90,000 word Mainstream/Time Travel Thriller                    

2007,2009 GH® nominee; 2006 1st place-Southern Heat Contest

Midnight is the enemy.

Ryan Beck is an agent assassin for The Assembly, a rogue government organization he's grown to despise.  His allegiance to their top-secret agenda marked his descent from patriot to criminal and cost him his wife and his honor.  He wants out but must complete one last mission to stay alive: obtain a serum from a ruthless scientist and use it as a bargaining chip for freedom.

Medical researcher Emma Parrish believe the time serum her brilliant but misunderstood father never completed is the holy grail of medicine.  The same men who hunted her father want the formula, along with an unforgettable stranger who seems to know the future as completely as the part of herself she shields from the world. 

A sniper's bullet reaches Beck's target first, shattering his mission into a reverse maze of deceit and time-altering events.  His only chance for escape is to find the moment the deadly chain of events began, somewhere at the crosshairs of loyalty and desire.

Excerpt:

Present Day

5:18 pm

Someone--hell, he didn't know who--once said the Phoenix wasn't a mythical creature at all.  Instead, a crow would sacrifice itself on a fire's dying embers and spread its wings while flames torched parasites in his black feathers.  A rebirth, out of reach.

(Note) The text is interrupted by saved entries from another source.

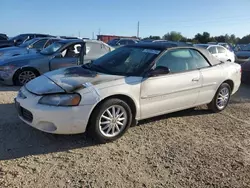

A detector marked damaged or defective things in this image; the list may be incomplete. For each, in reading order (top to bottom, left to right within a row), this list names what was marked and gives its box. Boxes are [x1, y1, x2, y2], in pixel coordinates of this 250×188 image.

damaged hood [25, 66, 125, 95]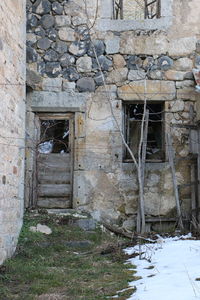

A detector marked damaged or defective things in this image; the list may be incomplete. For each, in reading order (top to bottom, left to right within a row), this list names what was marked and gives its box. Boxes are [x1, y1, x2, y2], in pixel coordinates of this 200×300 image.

damaged window frame [98, 0, 172, 31]
damaged window frame [113, 0, 162, 20]
broken wooden door [35, 113, 73, 209]
damaged window frame [123, 101, 166, 162]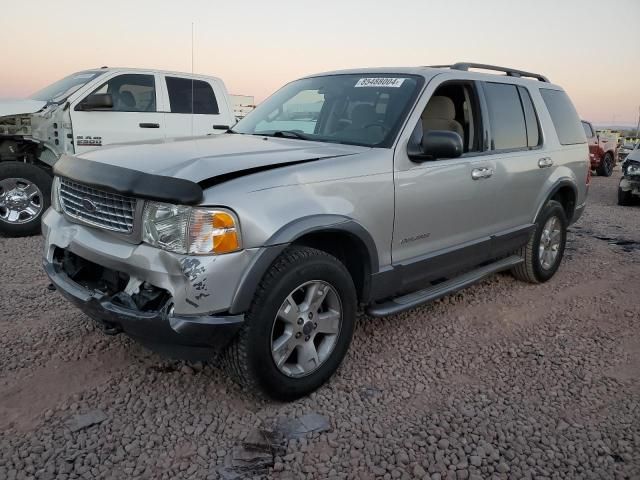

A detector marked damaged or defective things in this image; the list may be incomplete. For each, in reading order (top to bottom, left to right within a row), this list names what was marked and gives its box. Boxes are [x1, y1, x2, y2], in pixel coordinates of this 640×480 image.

broken bumper piece [42, 255, 242, 360]
damaged front bumper [41, 210, 262, 360]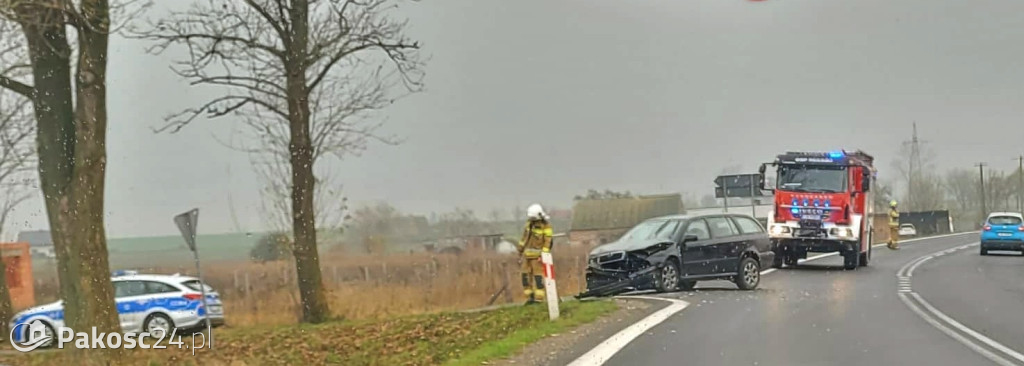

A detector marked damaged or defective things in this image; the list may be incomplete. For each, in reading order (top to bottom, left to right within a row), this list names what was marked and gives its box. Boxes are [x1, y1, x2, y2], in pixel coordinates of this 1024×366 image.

car's crumpled front end [577, 240, 679, 297]
damaged dark station wagon [581, 211, 770, 297]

Ryan Beck surveyed Evergreen Lake, his stance against the shoreline broad, defiant.  Above the distant cove, daylight's final rays hemorrhaged red and gold.  Night shadows stalked the white-barked aspen, stiff ghosts of their autumn glory.  He checked his watch.

Ten minutes.

To become Phoenix or die.  A rebirth, out of reach.

Beck sank his icy fingers into the heat pooled at his neck.  Ripe and swollen, the ink barely dry, he willed away the black mark of unity to an organization he'd grown to despise.  A strip of flesh in a devil's bet.  His last best chance at freedom.

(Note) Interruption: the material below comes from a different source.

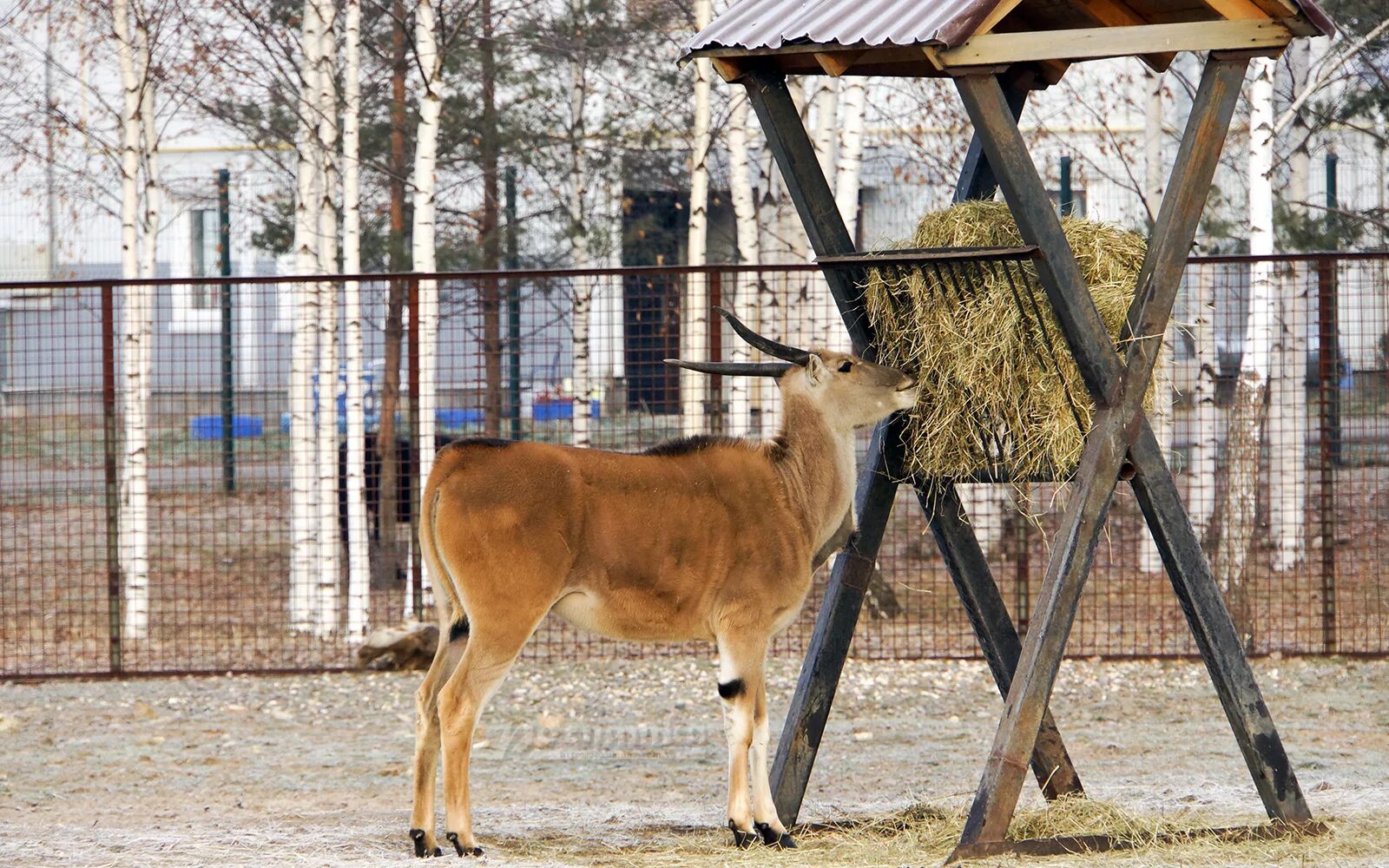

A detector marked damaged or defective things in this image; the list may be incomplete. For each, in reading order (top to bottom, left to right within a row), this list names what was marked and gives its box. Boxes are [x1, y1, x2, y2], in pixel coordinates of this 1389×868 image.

rusty fence post [98, 281, 122, 674]
rusty fence post [405, 274, 420, 621]
rusty fence post [1320, 255, 1340, 653]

From his pocket, he withdrew a photograph and studied it for the hundredth time that day.  His thumb brushed the subtle contours of the woman's face.

A crease slashed her syrup-brown eyes, distorted her perfectly symmetrical features.  The fold added a wicked element not present when her image first spilled from the brief--unintentional, but it turned her from the girl-next-door into something closer to a monster.

He searched for atrocities in her eyes.  Proof of the inhuman lengths she'd gone to test her scientific theories.  Every time he looked past the fold, something far more disturbing than the threat of failure ached within him.

None of his hits ever looked this innocent.